From Being Attacked by Neo-Nazis to Running to be the First Black MP in Germany

karamba_diaby

Karamba Diaby was born and bred in a small South Western Senegalese town, Marsass. He lost both of his parents while he was only 7yrs old, thus was raised by his sister and her husband. During his time at the University in Dakar, he teamed up with a few friends and campaigned for institutions and schools to be renamed after famous Senegalese who had fought for independence. While still at University in his activism activities, he came into contact with a left-wing student organization that granted scholarships to students to study in the Eastern Germany Block.

He applied and got the scholarship. In 1985 he moved to Leipzig for a language course then on 6th July 1986, he moved to Halle where he studied Chemistry. He remained active in politics even at his new Uni becoming the head of the International Student Committee but he experienced discrimination as he was denied access to the lounge because he was a foreigner. On complaining and terming the act racist, he was told: “Racism doesn’t exist in socialism, you’ll have to call it something else”.

On failing to find a job after the fall of the wall, he decided to proceed and get a PhD. During the time, he got to combine both his loves, science and politics by helping save one of the major gardens in Halle.

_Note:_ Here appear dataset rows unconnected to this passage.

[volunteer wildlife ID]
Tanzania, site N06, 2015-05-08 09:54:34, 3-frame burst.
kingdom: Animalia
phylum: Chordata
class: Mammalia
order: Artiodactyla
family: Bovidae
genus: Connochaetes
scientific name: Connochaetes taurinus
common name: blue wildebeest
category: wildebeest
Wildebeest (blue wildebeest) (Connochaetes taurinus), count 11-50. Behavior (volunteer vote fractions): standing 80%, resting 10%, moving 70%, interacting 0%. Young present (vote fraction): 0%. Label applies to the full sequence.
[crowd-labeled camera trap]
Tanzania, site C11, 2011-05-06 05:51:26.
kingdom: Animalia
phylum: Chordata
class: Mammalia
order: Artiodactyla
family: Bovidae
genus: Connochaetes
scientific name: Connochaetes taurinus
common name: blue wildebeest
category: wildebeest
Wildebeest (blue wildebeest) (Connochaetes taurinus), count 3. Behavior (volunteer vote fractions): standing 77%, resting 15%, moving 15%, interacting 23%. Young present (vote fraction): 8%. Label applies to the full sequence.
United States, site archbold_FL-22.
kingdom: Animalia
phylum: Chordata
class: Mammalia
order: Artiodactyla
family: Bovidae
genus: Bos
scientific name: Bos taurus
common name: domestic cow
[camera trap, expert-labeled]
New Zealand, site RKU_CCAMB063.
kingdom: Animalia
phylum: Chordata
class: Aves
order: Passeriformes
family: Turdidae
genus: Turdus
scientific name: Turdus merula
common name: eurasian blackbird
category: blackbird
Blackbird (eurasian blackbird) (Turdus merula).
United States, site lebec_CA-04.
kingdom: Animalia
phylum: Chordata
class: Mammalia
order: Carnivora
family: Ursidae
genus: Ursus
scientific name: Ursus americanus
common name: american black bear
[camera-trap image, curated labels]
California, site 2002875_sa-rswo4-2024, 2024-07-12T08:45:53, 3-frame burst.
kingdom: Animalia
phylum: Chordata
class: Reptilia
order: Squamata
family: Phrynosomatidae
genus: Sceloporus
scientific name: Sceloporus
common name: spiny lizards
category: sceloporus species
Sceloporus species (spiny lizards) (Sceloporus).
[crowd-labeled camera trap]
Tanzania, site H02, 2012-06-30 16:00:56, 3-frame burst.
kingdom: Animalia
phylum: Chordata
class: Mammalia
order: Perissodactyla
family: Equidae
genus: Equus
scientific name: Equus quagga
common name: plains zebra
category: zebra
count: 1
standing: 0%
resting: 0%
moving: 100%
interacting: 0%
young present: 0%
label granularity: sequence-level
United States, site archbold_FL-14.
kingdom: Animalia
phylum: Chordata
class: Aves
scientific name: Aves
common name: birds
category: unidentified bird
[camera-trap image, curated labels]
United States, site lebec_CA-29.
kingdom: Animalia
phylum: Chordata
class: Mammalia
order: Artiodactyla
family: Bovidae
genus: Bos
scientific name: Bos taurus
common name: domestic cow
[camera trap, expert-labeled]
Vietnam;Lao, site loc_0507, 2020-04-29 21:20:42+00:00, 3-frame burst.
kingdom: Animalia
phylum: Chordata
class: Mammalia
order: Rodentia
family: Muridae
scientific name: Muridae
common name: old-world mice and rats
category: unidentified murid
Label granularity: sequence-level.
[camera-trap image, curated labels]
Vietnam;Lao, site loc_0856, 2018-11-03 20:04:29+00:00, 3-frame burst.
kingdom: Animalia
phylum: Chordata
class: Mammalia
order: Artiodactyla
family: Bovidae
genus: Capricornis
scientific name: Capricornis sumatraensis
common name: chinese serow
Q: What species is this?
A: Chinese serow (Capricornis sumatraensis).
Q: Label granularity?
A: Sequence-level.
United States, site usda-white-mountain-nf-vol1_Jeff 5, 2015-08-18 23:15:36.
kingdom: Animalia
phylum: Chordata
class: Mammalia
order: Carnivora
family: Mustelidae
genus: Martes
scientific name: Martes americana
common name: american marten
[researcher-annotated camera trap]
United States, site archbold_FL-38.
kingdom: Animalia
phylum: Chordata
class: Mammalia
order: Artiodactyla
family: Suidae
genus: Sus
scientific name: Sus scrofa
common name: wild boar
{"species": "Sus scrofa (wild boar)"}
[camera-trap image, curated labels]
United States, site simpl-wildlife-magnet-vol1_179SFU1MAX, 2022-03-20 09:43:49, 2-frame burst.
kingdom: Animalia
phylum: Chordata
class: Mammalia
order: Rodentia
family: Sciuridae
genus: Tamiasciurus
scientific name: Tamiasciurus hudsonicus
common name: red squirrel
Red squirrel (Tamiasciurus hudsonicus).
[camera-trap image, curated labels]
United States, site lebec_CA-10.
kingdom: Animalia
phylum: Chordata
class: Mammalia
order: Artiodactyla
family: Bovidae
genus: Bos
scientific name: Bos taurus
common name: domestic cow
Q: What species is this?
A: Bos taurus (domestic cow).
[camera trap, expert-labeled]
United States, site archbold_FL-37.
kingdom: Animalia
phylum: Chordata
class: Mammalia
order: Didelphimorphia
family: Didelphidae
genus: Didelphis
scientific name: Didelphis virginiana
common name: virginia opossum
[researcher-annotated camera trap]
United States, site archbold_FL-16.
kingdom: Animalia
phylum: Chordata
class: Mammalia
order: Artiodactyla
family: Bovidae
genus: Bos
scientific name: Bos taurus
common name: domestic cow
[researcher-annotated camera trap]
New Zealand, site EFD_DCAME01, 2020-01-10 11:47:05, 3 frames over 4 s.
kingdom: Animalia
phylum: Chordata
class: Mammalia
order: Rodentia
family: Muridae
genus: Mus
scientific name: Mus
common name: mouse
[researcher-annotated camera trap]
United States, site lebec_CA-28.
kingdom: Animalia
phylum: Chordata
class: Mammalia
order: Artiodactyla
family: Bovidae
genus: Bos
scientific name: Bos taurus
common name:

A real estate investor had claimed that the gardens were contaminated and want to destroy them but Karamba did his own analysis and found that the whole story was a hoax. This stopped the planned destruction and today many in Halle remember the Senegalese chemist who saved their gardens.

In July 1991, the same year he became German, two young boys punched him in the face and ran after him in a racist attack in Halle, a town with a significant neo-Nazi problem.

After close to three decades in Germany, he was this year nominated as the candidate for the center-left Social Democratic Party. The fact that he has been given the third slot in the party’s list of candidates means he has a very solid chance of securing a seat in the Bundestag, or federal parliament, in Berlin. Experts predict a sure win and most media outlets are running stories of him as the First African MP in Germany.

Karamba who avoids to talk of his skin colour and the issues of campaigning as a black candidate in Germany, agrees there’s a problem but doesn’t want to focus on it. He maintains he prefers to talk of his pet projects (education, social justice and the environment) and plans of what he’ll do when elected instead of his skin colour which he can’t do much about, nor does he want to accuse all voters of racism either.

That may not be possible though. Two years ago, the right-wing newspaper Junge Freiheit printed a photo of him on its front page and shortly afterwards Diaby, who was working on a project to help immigrants integrate into German society, was showered with abusive letters calling him a “Nigger” and telling him to “get back into the bush.”

In some districts in the city, the far-right National Democratic Party (NPD) scored almost 10 percent of the vote during the last state election in 2011. And some parts aren’t even considered safe for people with darker skin at night.

As a campaigner, he says he’s going to get out and meet many people. “I’m not naïve,” he says. “I don’t rule out that someone might feel provoked.”

But he adds that he won’t let himself be intimidated. “I’m an authentically eastern German politician,” says Diaby

Diaby is married to a German and has two children.